Early approaches to methodical fruit detection involved manually extracting the color, texture, contour, and other characteristics of the fruits. Lin et al. [10] detected fruits by a support vector machine classifier trained on color and texture features. Xu et al. [11] determined the area of strawberry fruits in images by calculating the color information of the HSV color space and then used the HOG feature combined with an SVM classifier to detect strawberries in the field. Lin et al. [12] proposed an algorithm for detecting spherical or cylindrical fruit of plants based on color, depth, and shape information, to guide the automatic picking of harvesting robots. Lu and Sang [13] proposed a citrus recognition method based on color information and contour segments; this involves a segmentation technique that combines color difference information and a normalized RGB model and then fits an ellipse to identify citrus under outdoor natural light. The preliminary segmentation stage does not exclude the influence of lighting in this case. Fu et al. [14] proposed an image processing method to segment and then separate linearly aggregated kiwi fruits. Li et al. [15, 16] used a reliable algorithm based on red-green-blue-depth (RGB-D) images to detect fruits.

There are also many important studies on litchi detection. He et al. [17] used AdaBoost to integrate multiple strong LDA classifiers to detect green litchi fruits in the natural environment. This method has good classification and recognition capabilities, but the classification takes too long to meet real-time requirements. Xiong et al. [18] proposed a method for identifying litchi at night and a calculation method for picking points. By using an improved fuzzy clustering method (FCM), the analysis method is combined with a one-dimensional random signal histogram to remove the background of the night scene image, and then, the Otsu algorithm is used to segment the fruit from the stem. This method requires high image quality and is more sensitive to noise. Wang et al. [19] used wavelet transform to normalize the image to reduce the influence of light and then used the K-means clustering algorithm to separate litchi fruits from branches and leaves. In the case of poor light conditions and serious fruit occlusion, this method has low recognition accuracy for mature tomato fruits. Guo et al. [20] presented a detection method based on monocular machine vision to detect litchi fruits growing in overlapped conditions. This method takes a long time to recognize and is not conducive to the picking efficiency of the robot. Fruit images taken in the natural environment often have variable lighting and complex backgrounds. Traditional algorithms can successfully identify litchi fruits, and its optimization method can reduce the impact of environmental changes on the detection results, but the robustness of traditional algorithms is limited.
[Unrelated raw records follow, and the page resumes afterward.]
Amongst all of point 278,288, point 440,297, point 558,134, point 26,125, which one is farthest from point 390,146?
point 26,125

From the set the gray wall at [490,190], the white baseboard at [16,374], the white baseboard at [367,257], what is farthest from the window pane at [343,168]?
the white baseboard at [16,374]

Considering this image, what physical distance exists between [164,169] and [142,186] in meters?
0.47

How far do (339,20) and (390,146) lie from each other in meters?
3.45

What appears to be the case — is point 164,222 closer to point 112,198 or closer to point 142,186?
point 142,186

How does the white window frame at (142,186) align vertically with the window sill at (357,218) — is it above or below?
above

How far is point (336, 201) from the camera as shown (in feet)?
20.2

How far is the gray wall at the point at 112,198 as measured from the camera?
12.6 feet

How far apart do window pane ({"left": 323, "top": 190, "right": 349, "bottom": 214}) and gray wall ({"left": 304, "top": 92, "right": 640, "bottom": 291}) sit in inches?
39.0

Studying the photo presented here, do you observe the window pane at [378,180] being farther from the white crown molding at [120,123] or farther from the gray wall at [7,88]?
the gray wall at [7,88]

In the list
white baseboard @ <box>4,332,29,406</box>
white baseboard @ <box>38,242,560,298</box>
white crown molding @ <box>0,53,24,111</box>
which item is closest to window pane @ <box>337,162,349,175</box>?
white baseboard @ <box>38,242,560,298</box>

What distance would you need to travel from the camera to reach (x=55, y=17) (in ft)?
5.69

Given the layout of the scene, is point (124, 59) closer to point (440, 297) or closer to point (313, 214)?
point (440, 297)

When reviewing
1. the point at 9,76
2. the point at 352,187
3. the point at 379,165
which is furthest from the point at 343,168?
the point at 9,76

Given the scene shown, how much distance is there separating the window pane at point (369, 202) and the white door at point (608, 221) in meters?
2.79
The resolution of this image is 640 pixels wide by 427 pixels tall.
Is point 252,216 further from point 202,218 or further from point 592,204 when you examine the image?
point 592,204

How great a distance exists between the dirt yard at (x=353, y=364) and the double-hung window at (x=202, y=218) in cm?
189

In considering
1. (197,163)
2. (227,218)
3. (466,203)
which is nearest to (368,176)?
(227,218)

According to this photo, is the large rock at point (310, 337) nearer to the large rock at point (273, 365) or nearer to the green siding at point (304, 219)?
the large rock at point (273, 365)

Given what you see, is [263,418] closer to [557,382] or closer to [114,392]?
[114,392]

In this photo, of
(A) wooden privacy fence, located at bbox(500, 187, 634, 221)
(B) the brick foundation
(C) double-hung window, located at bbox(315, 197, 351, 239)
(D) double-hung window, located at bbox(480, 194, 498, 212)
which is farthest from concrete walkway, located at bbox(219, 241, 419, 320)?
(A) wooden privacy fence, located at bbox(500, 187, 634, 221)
Deep learning has gained popularity across various engineering fields in recent years [2130]. Deep learning has been applied in the field of agriculture for pest identification, weed identification, and yield estimation [31]. Deep learning methods are generalized, robust, and suitable for detecting fruits in complex outdoor environments. There have been many studies on fruit detection based on deep learning in recent years [3234]. Sa et al. [35] proposed a multimodal faster R-CNN which combines the RGB and NIR; compared with the previous bell pepper detection methods, the F1 score of sweet pepper detection increased from 0.807 to 0.838 and the speed was faster. Chen et al. [36] used deep learning to estimate the total number of fruits directly from an input picture; an FCN first segmented the fruit in the input image and then a counting neural network revealed an intermediate estimate of the number of fruits. Tian et al. [37] replaced the Darknet53 of YOLOv3 with DenseNet to improve feature propagation during training; the YOLOv3-dense model they trained detected apples at different growth stages more accurately and quickly than YOLO v3 or Faster RCNN. Koirala et al. [38] proposed the MangoYOLO network for real-time detection of mangoes in orchards with high accuracy and in real time. Wang et al. [39] used the Faster Region-based Convolutional Neural Network (R-CNN) model to identify fruits and vegetables. Gao et al. [40] proposed an apple detection method based on a fast regional convolutional neural network for multiclass apple dense fruit trees. Chen et al. [41] trained the robust semantic segmentation network for bananas and realized effective image preprocessing.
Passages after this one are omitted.